The lack of such a standard means that there is no clear method for communicating the specific attributes detected in malware by the aforementioned analyses, nor for enumerating its fundamental makeup. Several major problems result from this, including non-interoperable and disparate malware reporting between organizations, disjointed or inaccurate malware attribution, the duplication of malware analysis efforts, increased difficulty in determining the severity of a malware threat, and a greater period of time between malware infection and detection/response, among others.

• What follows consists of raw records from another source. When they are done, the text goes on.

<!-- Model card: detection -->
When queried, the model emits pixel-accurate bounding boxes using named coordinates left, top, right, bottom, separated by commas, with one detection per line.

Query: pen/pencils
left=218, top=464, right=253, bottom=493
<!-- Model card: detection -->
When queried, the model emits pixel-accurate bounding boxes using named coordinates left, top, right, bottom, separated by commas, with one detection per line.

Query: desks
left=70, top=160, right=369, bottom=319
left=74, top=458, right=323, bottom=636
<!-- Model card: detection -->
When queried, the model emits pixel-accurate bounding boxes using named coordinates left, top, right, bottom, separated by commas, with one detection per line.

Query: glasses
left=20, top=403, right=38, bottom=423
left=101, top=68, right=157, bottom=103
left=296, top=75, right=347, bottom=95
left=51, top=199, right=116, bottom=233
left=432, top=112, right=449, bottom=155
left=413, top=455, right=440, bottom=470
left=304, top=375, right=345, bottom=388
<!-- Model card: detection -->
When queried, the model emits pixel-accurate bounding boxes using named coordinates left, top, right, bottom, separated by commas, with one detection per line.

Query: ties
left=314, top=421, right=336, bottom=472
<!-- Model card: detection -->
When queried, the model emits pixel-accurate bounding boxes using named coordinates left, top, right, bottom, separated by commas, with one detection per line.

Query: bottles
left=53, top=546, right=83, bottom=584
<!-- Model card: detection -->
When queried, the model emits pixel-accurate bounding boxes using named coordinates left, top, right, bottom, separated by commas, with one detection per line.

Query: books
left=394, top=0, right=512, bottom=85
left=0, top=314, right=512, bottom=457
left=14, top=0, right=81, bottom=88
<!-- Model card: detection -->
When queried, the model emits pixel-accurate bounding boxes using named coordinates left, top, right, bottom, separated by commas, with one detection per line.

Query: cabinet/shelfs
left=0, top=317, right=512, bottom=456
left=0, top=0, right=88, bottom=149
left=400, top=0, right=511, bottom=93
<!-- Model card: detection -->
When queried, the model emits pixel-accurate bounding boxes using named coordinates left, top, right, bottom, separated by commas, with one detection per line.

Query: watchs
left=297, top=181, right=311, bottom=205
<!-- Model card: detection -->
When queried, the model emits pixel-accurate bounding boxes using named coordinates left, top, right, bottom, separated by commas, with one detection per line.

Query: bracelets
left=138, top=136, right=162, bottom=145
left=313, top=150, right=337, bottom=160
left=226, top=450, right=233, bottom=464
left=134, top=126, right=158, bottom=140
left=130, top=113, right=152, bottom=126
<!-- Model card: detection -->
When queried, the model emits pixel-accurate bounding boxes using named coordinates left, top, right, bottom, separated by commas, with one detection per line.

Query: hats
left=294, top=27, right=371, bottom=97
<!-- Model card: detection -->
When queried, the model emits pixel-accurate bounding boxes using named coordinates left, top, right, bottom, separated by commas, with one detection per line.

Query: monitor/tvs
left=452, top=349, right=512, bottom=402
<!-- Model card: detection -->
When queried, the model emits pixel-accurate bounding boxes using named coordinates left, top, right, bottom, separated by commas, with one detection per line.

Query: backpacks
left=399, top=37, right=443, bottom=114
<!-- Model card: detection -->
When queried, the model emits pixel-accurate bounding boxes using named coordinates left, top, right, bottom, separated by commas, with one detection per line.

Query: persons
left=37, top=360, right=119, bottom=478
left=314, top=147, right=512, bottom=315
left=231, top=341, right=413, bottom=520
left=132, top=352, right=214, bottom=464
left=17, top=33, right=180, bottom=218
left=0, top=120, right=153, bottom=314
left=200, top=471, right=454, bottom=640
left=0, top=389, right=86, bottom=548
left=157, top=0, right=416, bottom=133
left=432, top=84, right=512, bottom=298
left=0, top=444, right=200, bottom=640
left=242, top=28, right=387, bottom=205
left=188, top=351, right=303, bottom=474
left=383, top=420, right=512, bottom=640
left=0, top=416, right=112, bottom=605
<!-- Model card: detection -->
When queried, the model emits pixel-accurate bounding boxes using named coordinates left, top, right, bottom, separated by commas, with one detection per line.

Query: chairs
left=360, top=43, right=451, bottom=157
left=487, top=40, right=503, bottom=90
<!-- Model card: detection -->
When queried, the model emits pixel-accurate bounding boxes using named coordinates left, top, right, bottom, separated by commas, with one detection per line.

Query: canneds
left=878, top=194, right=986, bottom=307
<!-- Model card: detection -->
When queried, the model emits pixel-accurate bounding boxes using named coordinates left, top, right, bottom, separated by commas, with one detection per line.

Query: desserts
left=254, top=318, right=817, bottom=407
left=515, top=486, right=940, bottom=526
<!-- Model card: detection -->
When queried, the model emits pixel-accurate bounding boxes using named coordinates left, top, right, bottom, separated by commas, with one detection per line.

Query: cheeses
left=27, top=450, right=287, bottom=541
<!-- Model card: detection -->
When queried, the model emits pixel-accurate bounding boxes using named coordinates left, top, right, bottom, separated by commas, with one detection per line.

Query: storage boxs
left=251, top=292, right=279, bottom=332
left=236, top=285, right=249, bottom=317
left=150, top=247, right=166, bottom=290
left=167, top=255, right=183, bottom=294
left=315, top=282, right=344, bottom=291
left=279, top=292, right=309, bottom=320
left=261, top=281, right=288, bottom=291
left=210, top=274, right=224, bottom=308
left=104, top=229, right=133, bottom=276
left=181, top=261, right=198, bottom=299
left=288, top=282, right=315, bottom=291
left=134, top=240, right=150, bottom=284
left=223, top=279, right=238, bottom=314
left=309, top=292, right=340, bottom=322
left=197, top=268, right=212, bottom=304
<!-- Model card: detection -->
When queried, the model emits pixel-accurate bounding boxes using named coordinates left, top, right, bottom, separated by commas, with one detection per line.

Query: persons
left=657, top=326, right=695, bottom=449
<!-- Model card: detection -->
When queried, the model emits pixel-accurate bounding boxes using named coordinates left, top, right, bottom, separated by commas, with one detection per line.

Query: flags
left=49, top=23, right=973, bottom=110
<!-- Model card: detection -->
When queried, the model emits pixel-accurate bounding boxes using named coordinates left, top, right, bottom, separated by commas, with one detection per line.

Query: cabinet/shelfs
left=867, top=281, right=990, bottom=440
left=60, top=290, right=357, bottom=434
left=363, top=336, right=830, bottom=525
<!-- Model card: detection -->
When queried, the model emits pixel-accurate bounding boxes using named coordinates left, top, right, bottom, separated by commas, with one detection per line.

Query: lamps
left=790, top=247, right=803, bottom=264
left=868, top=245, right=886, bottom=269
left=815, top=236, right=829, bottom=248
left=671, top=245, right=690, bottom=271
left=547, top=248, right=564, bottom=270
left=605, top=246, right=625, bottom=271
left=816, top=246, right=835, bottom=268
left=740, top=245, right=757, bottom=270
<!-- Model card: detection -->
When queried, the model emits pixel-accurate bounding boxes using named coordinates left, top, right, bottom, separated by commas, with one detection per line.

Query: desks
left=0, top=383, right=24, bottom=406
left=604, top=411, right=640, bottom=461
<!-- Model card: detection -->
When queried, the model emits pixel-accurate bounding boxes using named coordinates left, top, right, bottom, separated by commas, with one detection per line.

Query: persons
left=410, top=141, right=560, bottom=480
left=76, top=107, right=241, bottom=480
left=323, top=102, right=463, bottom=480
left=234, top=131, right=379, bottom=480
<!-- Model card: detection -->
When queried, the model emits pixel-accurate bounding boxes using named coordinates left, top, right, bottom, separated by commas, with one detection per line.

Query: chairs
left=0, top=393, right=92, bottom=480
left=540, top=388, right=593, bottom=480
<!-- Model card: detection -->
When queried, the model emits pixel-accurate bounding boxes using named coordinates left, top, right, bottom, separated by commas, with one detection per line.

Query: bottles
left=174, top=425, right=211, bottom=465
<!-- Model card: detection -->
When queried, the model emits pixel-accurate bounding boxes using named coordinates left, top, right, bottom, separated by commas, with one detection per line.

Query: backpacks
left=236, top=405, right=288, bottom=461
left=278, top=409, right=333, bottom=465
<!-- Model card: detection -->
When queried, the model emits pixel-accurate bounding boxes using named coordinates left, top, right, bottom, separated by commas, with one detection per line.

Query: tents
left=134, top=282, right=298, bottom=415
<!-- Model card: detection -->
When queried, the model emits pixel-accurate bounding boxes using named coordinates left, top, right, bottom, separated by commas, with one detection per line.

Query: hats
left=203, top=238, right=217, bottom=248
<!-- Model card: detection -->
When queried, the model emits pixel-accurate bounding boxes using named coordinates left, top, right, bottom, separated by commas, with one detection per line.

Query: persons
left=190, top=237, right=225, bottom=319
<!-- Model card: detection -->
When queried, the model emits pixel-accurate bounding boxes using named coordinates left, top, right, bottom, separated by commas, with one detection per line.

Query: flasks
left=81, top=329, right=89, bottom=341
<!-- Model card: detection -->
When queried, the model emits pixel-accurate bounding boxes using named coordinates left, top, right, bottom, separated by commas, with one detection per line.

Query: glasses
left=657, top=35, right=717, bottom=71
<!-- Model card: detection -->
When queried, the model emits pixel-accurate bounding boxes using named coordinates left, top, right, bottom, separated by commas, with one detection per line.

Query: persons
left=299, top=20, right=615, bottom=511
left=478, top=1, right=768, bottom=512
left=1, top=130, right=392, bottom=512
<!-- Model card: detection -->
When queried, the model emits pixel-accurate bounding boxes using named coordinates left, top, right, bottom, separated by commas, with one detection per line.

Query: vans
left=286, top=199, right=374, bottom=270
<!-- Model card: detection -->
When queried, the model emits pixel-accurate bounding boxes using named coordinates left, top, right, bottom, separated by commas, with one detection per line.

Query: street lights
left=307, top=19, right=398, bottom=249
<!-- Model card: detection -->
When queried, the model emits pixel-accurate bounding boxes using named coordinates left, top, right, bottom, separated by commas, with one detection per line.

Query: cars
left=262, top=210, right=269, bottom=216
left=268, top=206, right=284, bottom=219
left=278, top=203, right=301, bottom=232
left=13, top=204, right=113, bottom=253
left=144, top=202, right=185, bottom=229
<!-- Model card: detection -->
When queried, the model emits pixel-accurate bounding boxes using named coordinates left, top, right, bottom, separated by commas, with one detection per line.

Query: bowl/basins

On this basis, it is clear that a standard for describing malware in terms of its attack patterns, artifacts, actions, and behaviors is needed to address such issues and allow for the clear communication of the information gained using static and dynamic analysis.


MAEC solves these problems. The characterization of malware using abstract patterns offers a wide range of benefits over the usage of physical signatures. It allows for the accurate encoding of how malware operates and the specific actions that it performs. Such information can not only be used for malware detection but also for assessing the end-goal the malware is pursuing and the corresponding threat that it represents.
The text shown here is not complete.